NFS write error on host xyz: Stale NFS file handle - Solaris 10

Oct 13 12:19:15 xyz nfs: [ID 626546 kern.notice] NFS write error on host xyz: Stale NFS file handle.
Oct 13 12:19:15 xyz nfs: [ID 702911 kern.notice] (file handle: 68000000 1bc5492e 20000000 377c5e 1ce9395c 720a6203 40000000 bdfb0400)
Oct 13 12:19:15 xyz nfs: [ID 626546 kern.notice] NFS write error on host zyz: Stale NFS file handle.
Oct 13 12:19:15 xyz nfs: [ID 702911 kern.notice] (file handle: 68000000 1bc5492e 20000000 377c5e 1ce9395c 720a6203 40000000 bdfb0400)
Oct 13 12:19:15 xyz nfs: [ID 626546 kern.notice] NFS write error on host xyz: Stale NFS file handle.
Oct 13 12:19:15 xyz nfs: [ID 702911 kern.notice] (file handle: 68000000 1bc5492e 20000000 377c5e 1ce9395c 720a6203 40000000 bdfb0400)

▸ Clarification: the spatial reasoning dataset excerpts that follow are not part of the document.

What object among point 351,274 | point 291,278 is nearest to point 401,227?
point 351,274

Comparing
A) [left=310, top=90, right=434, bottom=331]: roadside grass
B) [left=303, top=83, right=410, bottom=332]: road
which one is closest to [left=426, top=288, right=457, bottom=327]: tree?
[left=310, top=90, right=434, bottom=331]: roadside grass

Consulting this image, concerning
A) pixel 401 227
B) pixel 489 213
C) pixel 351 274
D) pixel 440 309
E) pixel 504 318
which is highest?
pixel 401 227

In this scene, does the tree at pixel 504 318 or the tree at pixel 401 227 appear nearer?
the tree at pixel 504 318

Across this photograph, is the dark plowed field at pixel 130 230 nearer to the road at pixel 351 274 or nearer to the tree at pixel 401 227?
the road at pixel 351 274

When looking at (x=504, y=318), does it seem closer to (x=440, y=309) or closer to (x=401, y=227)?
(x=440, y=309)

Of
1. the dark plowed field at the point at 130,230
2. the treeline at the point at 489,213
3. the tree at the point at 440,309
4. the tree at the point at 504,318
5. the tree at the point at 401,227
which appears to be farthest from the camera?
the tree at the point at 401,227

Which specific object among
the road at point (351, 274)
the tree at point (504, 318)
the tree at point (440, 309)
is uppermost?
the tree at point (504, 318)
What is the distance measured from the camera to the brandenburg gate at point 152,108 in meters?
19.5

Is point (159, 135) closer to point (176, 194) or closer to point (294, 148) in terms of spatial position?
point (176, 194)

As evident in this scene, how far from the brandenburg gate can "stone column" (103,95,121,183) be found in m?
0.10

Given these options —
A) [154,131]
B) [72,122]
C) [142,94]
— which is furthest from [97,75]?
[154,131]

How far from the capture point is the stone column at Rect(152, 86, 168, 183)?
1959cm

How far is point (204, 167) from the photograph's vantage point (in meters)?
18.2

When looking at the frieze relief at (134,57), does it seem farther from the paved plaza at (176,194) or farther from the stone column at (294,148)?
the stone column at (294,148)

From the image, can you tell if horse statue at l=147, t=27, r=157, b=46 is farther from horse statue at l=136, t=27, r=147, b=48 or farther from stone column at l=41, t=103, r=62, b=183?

Is it possible to determine which file this file handle refers to?

This may be caused by access to a single file failing but it's most likely that the remotely NFS shared directory has gone offline, been unshared, renamed or deleted. The client has been sitting there holding open the NFS handle and when it has tried to read or write something, the object has disappeared.

Try changing directory (cd) to each of the remotely mounted resources and see if you can list the file (ls) on it. If you can't, try and remount that remote NFS resource. If you can't, there's your problem.

Sorry forgot to say the host is actually a storage array. i.e. xyz

Also, there are lots of mount points on this particular client. I'll try them all...

Would you expect this error to re-occur? Would be useful for future reference if there was a way to decrypt the file handle too (Although I guess not so easy if the host is not solaris).

If it's a reputable storage array/SAN then, no, it shouldn't happen baring power failures and the like. Dare I suggest that the network or storage team accidently did something that they shouldn't have?

1 Like

NFS has an inherent problem. It is not very good at knowing if the mounted resource is available or not, so it depends on a response from the host providing the resource - but only after some applications asks for it.

Example NFS4 on a Solaris 10 machine used to hang shutdown when a user executed a cd to the NFS directory, and then just left the process sitting. The machine had zones (virtuals) and some NFS connections were required from zone to zone. Not a great idea.

This meant that if NFS zone1 -> zone2 and zone2 was taken down, the machine would not reboot because NFS could not figure out how close the open file, and NFS will wait for long periods of time for a resource.

You may have what amounts to a similar problem. A user on one machine has an NFS mounted directory open - the directory lives on another virtual or machine. Something happens on the remote and the local one hangs. NFS has problems, avoid it if you can. NFS can negatively affect simple commands like pwd and system calls like realpath() if the parent directory of your current directory has an external NFS mount. And that directory no long is available.

1 Like

Thanks all.

Out of interest - is it even possible to do anything with those file handles?